_Records provided_
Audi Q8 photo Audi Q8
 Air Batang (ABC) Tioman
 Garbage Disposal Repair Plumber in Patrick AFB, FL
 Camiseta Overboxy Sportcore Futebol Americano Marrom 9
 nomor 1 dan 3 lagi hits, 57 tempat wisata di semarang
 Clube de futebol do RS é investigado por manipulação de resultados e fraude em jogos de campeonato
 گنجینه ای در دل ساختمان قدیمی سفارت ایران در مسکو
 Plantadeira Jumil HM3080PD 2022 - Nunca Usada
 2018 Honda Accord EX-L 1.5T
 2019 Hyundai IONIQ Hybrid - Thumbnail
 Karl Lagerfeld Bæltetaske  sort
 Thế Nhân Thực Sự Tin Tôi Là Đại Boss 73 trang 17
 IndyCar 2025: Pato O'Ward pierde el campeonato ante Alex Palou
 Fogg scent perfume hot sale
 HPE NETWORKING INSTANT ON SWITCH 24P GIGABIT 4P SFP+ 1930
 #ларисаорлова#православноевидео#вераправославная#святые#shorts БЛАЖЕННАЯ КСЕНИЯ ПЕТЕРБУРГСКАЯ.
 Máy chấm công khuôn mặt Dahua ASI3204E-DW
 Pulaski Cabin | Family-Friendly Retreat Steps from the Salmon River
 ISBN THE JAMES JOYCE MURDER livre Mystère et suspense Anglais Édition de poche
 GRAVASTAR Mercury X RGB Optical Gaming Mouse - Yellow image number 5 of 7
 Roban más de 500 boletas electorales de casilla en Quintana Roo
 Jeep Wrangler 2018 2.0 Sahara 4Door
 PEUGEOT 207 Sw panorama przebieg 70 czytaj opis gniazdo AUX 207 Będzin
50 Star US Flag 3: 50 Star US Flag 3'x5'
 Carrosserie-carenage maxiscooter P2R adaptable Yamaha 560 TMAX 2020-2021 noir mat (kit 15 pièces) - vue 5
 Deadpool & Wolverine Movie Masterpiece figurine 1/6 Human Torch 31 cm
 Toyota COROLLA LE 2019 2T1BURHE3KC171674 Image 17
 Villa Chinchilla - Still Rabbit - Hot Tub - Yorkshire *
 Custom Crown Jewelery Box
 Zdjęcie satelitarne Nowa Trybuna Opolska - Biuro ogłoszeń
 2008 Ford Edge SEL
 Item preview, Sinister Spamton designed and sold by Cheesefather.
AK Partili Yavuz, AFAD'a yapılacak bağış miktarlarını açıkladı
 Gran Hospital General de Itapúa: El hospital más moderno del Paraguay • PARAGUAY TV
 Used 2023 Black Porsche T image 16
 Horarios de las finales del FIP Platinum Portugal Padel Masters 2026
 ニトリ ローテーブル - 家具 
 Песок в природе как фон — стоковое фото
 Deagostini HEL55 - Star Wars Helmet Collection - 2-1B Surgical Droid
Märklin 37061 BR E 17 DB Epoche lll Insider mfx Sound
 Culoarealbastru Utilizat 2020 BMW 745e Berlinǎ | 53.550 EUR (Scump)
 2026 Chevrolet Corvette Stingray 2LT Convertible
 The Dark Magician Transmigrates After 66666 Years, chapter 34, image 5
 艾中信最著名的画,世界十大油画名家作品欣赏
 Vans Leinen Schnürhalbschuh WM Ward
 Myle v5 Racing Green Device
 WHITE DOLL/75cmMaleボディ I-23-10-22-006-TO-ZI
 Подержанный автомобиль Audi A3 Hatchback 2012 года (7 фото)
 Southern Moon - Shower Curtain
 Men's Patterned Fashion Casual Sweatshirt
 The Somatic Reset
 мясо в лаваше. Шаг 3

_Action item_
Return, exactly as written, only those lines that run from the one with "Roban más de" to the last line of the data, both of those lines included.

_Result_
 Roban más de 500 boletas electorales de casilla en Quintana Roo
 Jeep Wrangler 2018 2.0 Sahara 4Door
 PEUGEOT 207 Sw panorama przebieg 70 czytaj opis gniazdo AUX 207 Będzin
50 Star US Flag 3: 50 Star US Flag 3'x5'
 Carrosserie-carenage maxiscooter P2R adaptable Yamaha 560 TMAX 2020-2021 noir mat (kit 15 pièces) - vue 5
 Deadpool & Wolverine Movie Masterpiece figurine 1/6 Human Torch 31 cm
 Toyota COROLLA LE 2019 2T1BURHE3KC171674 Image 17
 Villa Chinchilla - Still Rabbit - Hot Tub - Yorkshire *
 Custom Crown Jewelery Box
 Zdjęcie satelitarne Nowa Trybuna Opolska - Biuro ogłoszeń
 2008 Ford Edge SEL
 Item preview, Sinister Spamton designed and sold by Cheesefather.
AK Partili Yavuz, AFAD'a yapılacak bağış miktarlarını açıkladı
 Gran Hospital General de Itapúa: El hospital más moderno del Paraguay • PARAGUAY TV
 Used 2023 Black Porsche T image 16
 Horarios de las finales del FIP Platinum Portugal Padel Masters 2026
 ニトリ ローテーブル - 家具 
 Песок в природе как фон — стоковое фото
 Deagostini HEL55 - Star Wars Helmet Collection - 2-1B Surgical Droid
Märklin 37061 BR E 17 DB Epoche lll Insider mfx Sound
 Culoarealbastru Utilizat 2020 BMW 745e Berlinǎ | 53.550 EUR (Scump)
 2026 Chevrolet Corvette Stingray 2LT Convertible
 The Dark Magician Transmigrates After 66666 Years, chapter 34, image 5
 艾中信最著名的画,世界十大油画名家作品欣赏
 Vans Leinen Schnürhalbschuh WM Ward
 Myle v5 Racing Green Device
 WHITE DOLL/75cmMaleボディ I-23-10-22-006-TO-ZI
 Подержанный автомобиль Audi A3 Hatchback 2012 года (7 фото)
 Southern Moon - Shower Curtain
 Men's Patterned Fashion Casual Sweatshirt
 The Somatic Reset
 мясо в лаваше. Шаг 3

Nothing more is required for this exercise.